▶ [What this task involves] Rewrite the records from the line containing "Among the objects" through the end of the records, requests included, adding 61 to every number in the answers (box and point coordinates, distances and depths).

▶ [Records to use]

■ ■ ■ ■

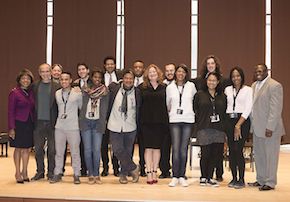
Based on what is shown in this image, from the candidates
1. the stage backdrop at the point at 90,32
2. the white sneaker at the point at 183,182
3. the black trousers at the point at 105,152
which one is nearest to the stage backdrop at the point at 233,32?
the stage backdrop at the point at 90,32

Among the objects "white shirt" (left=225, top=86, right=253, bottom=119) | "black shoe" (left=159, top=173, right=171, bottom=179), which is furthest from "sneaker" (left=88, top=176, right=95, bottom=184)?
"white shirt" (left=225, top=86, right=253, bottom=119)

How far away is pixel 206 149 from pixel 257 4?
5.45 metres

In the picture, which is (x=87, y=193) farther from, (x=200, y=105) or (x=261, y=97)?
(x=261, y=97)

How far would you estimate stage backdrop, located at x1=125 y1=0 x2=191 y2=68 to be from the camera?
9391mm

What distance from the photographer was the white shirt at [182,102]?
4.74 meters

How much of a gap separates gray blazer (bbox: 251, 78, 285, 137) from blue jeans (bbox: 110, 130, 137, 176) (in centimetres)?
139

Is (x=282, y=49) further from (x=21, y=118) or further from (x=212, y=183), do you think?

■ ■ ■ ■

▶ [Finished answer]
Among the objects "white shirt" (left=225, top=86, right=253, bottom=119) | "black shoe" (left=159, top=173, right=171, bottom=179), which is furthest from "sneaker" (left=88, top=176, right=95, bottom=184)?
"white shirt" (left=286, top=147, right=314, bottom=180)

How far away is pixel 206 149 from pixel 257 4?
66.45 metres

In the picture, which is (x=87, y=193) farther from, (x=200, y=105) or (x=261, y=97)?
(x=322, y=158)

How far would you estimate stage backdrop, located at x1=125 y1=0 x2=191 y2=68 to be from the camera?
9452mm

What distance from the photographer was the white shirt at [182,102]?
65.74 meters

How much of a gap separates gray blazer (bbox: 251, 78, 285, 137) from blue jeans (bbox: 110, 130, 137, 176) (in centimetres)?
200

Is (x=282, y=49) further from (x=21, y=118) or further from (x=212, y=183), do you think?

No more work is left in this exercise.